Assessment of detonation performance and characteristics of 2,4,6-trinitrotoluene based melt cast explosives containing aluminum by laser induced breakdown spectroscopy

Abstract

Aluminized melt cast formulations based on 2,4,6-trinitrotoluene (TNT) deliver an enhanced blast effect because the secondary combustion process of aluminum (Al) occurs beyond the detonation zone. A new method is introduced to assess the detonation performance and characteristics of aluminized TNT explosives on the basis of the laser-induced breakdown spectroscopy (LIBS) technique, in both air and argon (Ar) atmospheres.
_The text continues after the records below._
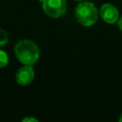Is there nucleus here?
<instances>
[{
  "label": "nucleus",
  "mask_w": 122,
  "mask_h": 122,
  "mask_svg": "<svg viewBox=\"0 0 122 122\" xmlns=\"http://www.w3.org/2000/svg\"><path fill=\"white\" fill-rule=\"evenodd\" d=\"M17 59L24 65H33L39 58V49L37 45L28 39L20 40L14 47Z\"/></svg>",
  "instance_id": "obj_1"
},
{
  "label": "nucleus",
  "mask_w": 122,
  "mask_h": 122,
  "mask_svg": "<svg viewBox=\"0 0 122 122\" xmlns=\"http://www.w3.org/2000/svg\"><path fill=\"white\" fill-rule=\"evenodd\" d=\"M16 81L18 84L22 86H26L31 83V81L34 78V71L31 66L25 65L24 67L20 68L16 72Z\"/></svg>",
  "instance_id": "obj_5"
},
{
  "label": "nucleus",
  "mask_w": 122,
  "mask_h": 122,
  "mask_svg": "<svg viewBox=\"0 0 122 122\" xmlns=\"http://www.w3.org/2000/svg\"><path fill=\"white\" fill-rule=\"evenodd\" d=\"M119 121H120V122H122V113L120 114V117H119Z\"/></svg>",
  "instance_id": "obj_10"
},
{
  "label": "nucleus",
  "mask_w": 122,
  "mask_h": 122,
  "mask_svg": "<svg viewBox=\"0 0 122 122\" xmlns=\"http://www.w3.org/2000/svg\"><path fill=\"white\" fill-rule=\"evenodd\" d=\"M22 121H23V122H26V121H34V122H37L38 120L35 119V118H32V117H26V118H24Z\"/></svg>",
  "instance_id": "obj_8"
},
{
  "label": "nucleus",
  "mask_w": 122,
  "mask_h": 122,
  "mask_svg": "<svg viewBox=\"0 0 122 122\" xmlns=\"http://www.w3.org/2000/svg\"><path fill=\"white\" fill-rule=\"evenodd\" d=\"M117 23H118V27H119V29H120V30L122 31V16L118 19V21H117Z\"/></svg>",
  "instance_id": "obj_9"
},
{
  "label": "nucleus",
  "mask_w": 122,
  "mask_h": 122,
  "mask_svg": "<svg viewBox=\"0 0 122 122\" xmlns=\"http://www.w3.org/2000/svg\"><path fill=\"white\" fill-rule=\"evenodd\" d=\"M9 41V36L8 33L6 32L5 30L0 28V46H4L8 43Z\"/></svg>",
  "instance_id": "obj_7"
},
{
  "label": "nucleus",
  "mask_w": 122,
  "mask_h": 122,
  "mask_svg": "<svg viewBox=\"0 0 122 122\" xmlns=\"http://www.w3.org/2000/svg\"><path fill=\"white\" fill-rule=\"evenodd\" d=\"M74 1H78V2H81L82 0H74Z\"/></svg>",
  "instance_id": "obj_11"
},
{
  "label": "nucleus",
  "mask_w": 122,
  "mask_h": 122,
  "mask_svg": "<svg viewBox=\"0 0 122 122\" xmlns=\"http://www.w3.org/2000/svg\"><path fill=\"white\" fill-rule=\"evenodd\" d=\"M44 12L52 18H58L66 12V0H40Z\"/></svg>",
  "instance_id": "obj_3"
},
{
  "label": "nucleus",
  "mask_w": 122,
  "mask_h": 122,
  "mask_svg": "<svg viewBox=\"0 0 122 122\" xmlns=\"http://www.w3.org/2000/svg\"><path fill=\"white\" fill-rule=\"evenodd\" d=\"M99 14L101 16V18L109 24H114L118 21V17H119V13L117 9L115 8V6L112 5V4H104L101 6L100 10H99Z\"/></svg>",
  "instance_id": "obj_4"
},
{
  "label": "nucleus",
  "mask_w": 122,
  "mask_h": 122,
  "mask_svg": "<svg viewBox=\"0 0 122 122\" xmlns=\"http://www.w3.org/2000/svg\"><path fill=\"white\" fill-rule=\"evenodd\" d=\"M8 63H9V56H8V54L4 51L0 50V68L6 67L8 65Z\"/></svg>",
  "instance_id": "obj_6"
},
{
  "label": "nucleus",
  "mask_w": 122,
  "mask_h": 122,
  "mask_svg": "<svg viewBox=\"0 0 122 122\" xmlns=\"http://www.w3.org/2000/svg\"><path fill=\"white\" fill-rule=\"evenodd\" d=\"M75 18L83 26L89 27L93 25L98 18V10L94 4L89 1L81 2L75 9Z\"/></svg>",
  "instance_id": "obj_2"
}]
</instances>
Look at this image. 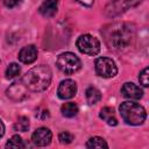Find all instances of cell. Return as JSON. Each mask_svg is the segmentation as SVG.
Returning a JSON list of instances; mask_svg holds the SVG:
<instances>
[{
    "instance_id": "2e32d148",
    "label": "cell",
    "mask_w": 149,
    "mask_h": 149,
    "mask_svg": "<svg viewBox=\"0 0 149 149\" xmlns=\"http://www.w3.org/2000/svg\"><path fill=\"white\" fill-rule=\"evenodd\" d=\"M86 147L87 148H99V149H102V148H108V144L106 143V141L102 137L93 136V137H91L86 142Z\"/></svg>"
},
{
    "instance_id": "7c38bea8",
    "label": "cell",
    "mask_w": 149,
    "mask_h": 149,
    "mask_svg": "<svg viewBox=\"0 0 149 149\" xmlns=\"http://www.w3.org/2000/svg\"><path fill=\"white\" fill-rule=\"evenodd\" d=\"M17 57H19V61L20 62H22L24 64H31L37 58V49L33 44L26 45V47H23L20 50Z\"/></svg>"
},
{
    "instance_id": "5b68a950",
    "label": "cell",
    "mask_w": 149,
    "mask_h": 149,
    "mask_svg": "<svg viewBox=\"0 0 149 149\" xmlns=\"http://www.w3.org/2000/svg\"><path fill=\"white\" fill-rule=\"evenodd\" d=\"M77 48L81 54L88 55V56H94L100 51V42L97 37L84 34L78 37L77 40Z\"/></svg>"
},
{
    "instance_id": "277c9868",
    "label": "cell",
    "mask_w": 149,
    "mask_h": 149,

The plasma emissions of the prepared samples were recorded, where the atomic lines of Al, C, O and H as well as the molecular bands of AlO, CN and C2 were identified. A good discrimination and separation between the samples was possible using LIBS and principle component analysis (PCA), although they had similar atomic compositions. The quantitative calibration curve obtained using the relative intensity of Al/O was used to determine the detonation velocity/pressure and aluminum content of the TNT/Al samples. Comparisons between experimental and theoretical spectra were made using a Nelder-Mead temperature program for CN bands, which provided good agreement with the fitted spectra. Finally, CN vibrational temperatures were calculated from these spectral fittings. These temperatures have higher values in an Ar atmosphere than in an air atmosphere. Thus, increasing the oxygen concentration can decrease these temperatures in TNT/Al standard samples.